Lastly, I find a great deal of merit in appellant’s counsel’s theory that what occurred in this cause falls under this Court’s principle of law that where the State uses a defendant’s prior conviction to establish an essential element of the primary offense, the State is thereafter barred from using that same conviction to enhance the punishment for the primary offense. See, for example, Wisdom v. State, 708 S.W.2d 840, 845 (Tex.Cr.App.1986); Ramirez v. State, 527 S.W.2d 542 (Tex.Cr.App.1975); and Fletcher v. State, 169 Tex.Cr.R. 506, 335 S.W.2d 613 (Tex.Cr.App.1960). Although in this instance the State did not allege in the second paragraph a prior conviction to enhance punishment, the fact of the matter is that in principle it alleged the equivalent; i.e., in alleging the underlying offense of burglary by murder, it used the same element of murder to elevate the offense of murder to capital murder.
In conclusion, I am compelled to repeat what Justice Blackmun stated in the dissenting opinion that he filed in Barclay v.
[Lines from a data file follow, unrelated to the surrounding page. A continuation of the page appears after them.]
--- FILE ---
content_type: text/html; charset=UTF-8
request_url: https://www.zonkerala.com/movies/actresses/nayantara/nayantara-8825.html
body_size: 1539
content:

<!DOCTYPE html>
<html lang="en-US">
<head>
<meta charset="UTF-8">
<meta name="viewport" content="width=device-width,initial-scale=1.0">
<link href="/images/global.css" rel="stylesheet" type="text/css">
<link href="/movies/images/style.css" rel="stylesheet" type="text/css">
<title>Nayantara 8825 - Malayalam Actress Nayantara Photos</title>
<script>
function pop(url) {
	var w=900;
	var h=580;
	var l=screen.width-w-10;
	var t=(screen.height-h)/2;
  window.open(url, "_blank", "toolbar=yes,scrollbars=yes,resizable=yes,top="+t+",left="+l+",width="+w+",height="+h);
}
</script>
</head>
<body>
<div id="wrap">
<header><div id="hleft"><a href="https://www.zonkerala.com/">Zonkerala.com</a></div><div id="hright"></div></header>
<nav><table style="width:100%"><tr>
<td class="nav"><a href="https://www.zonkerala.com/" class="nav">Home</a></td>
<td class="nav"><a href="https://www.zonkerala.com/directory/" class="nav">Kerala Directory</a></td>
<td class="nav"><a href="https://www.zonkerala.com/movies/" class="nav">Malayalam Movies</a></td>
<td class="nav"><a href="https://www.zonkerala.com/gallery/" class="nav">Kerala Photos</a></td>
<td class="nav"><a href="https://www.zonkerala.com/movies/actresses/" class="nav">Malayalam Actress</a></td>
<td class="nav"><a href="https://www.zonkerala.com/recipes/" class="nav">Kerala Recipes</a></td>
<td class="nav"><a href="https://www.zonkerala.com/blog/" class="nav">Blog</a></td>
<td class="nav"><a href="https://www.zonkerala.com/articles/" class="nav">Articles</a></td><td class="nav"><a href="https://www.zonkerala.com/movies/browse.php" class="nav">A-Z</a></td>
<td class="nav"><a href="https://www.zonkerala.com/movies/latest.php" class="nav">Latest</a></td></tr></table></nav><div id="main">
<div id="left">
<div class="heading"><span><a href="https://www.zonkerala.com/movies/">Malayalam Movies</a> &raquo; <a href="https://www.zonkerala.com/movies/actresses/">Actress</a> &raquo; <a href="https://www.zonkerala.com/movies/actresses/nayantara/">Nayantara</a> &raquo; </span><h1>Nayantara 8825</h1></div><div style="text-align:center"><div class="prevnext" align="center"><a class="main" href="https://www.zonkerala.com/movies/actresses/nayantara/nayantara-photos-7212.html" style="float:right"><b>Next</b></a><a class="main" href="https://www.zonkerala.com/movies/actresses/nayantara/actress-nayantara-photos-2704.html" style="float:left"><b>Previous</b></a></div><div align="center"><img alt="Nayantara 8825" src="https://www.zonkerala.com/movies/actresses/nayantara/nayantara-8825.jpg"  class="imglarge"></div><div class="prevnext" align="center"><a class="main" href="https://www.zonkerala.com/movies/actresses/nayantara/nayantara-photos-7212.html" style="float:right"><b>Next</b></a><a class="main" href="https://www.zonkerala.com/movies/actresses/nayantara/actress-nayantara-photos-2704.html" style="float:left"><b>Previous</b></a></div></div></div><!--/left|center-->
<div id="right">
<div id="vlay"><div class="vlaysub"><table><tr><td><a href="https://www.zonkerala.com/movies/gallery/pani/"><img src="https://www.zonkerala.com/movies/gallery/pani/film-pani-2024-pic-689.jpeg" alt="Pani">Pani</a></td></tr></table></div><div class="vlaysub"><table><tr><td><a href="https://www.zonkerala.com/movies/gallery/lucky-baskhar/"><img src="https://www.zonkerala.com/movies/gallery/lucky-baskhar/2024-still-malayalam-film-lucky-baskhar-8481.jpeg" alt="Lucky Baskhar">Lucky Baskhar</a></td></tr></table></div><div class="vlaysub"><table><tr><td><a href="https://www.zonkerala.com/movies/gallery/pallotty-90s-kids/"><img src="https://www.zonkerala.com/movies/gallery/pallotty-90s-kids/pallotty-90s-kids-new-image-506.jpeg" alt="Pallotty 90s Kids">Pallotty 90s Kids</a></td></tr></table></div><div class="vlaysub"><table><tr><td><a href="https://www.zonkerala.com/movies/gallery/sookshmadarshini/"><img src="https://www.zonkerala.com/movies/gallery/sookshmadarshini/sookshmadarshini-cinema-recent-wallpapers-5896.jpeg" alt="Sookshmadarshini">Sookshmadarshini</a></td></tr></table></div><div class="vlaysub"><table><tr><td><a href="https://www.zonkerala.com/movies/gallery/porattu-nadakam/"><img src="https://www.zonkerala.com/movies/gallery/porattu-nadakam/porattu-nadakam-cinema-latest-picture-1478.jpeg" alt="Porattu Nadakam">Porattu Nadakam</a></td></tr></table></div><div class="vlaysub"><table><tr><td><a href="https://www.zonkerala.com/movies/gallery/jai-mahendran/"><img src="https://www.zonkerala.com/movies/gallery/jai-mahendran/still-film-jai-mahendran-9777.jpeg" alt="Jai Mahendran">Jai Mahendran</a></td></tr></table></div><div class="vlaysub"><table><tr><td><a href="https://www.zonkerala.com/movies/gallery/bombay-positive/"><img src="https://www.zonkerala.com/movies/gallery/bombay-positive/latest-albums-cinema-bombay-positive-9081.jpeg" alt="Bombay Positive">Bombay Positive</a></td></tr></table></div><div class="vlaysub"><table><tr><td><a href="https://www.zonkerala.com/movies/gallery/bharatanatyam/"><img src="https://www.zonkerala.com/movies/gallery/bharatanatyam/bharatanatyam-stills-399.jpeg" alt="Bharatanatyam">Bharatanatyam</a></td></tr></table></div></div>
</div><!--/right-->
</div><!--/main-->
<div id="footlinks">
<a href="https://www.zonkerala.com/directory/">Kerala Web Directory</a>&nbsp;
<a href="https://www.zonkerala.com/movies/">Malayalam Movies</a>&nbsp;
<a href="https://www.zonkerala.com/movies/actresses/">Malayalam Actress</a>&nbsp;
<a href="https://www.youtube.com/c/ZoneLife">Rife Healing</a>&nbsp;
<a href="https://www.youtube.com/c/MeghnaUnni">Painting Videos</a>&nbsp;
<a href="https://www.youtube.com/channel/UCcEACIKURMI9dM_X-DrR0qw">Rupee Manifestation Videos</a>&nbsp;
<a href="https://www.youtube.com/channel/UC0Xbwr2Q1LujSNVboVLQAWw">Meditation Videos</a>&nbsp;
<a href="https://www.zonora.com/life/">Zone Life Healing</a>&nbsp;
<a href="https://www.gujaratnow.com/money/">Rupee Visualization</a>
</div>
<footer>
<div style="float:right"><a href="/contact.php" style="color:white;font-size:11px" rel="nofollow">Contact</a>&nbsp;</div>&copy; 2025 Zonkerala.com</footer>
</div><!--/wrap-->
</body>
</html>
Florida, 463 U.S. 939, 103 S.Ct. 3418, 3446, 77 L.Ed.2d 1134 (1983):
*523The end does not justify the means even in what may be deemed to be a ‘deserving’ capital punishment situation.
The majority opinion’s efforts to engraft an exception onto § 19.03(a)(2), and permit the State to use the same murder element in the underlying offense that is in the primary offense, should cause this Court’s members to be concerned about the validity of Texas’ capital murder statute, especially given the Fifth Circuit’s recent expressions of concern about its validity that it announced in its panel opinion of Penry v. Lynaugh, 832 F.2d 915 (5th Cir.1987), cert. granted in part — U.S. -, 108 S.Ct. 2896, 101 L.Ed.2d 930 (1988). It is majority opinions like the one in this cause that may someday cause the Supreme Court to once again hold that this State’s capital murder statute is, as a matter of federal constitutional law, unconstitutional.
For all of the reasons that I have given, I respectfully dissent to the manner in which the majority opinion overrules appellant’s points of error numbered seven and eight.

. As far as my research to date reveals, I have not yet found a single felony criminal offense, other than burglary by murder, where murder is an essential element of that same offense.

. The use of the term "death-eligible murderers" in that context, although technically correct, is actually misleading. It appears to me that a defendant who commits the offense of capital murder does not technically become “death eligible” until after the jury has found him guilty of capital murder, which, if that occurs, he then becomes a member of that class of persons found guilty of first degree murder who is “subject to” having the death sentence imposed by the trial court.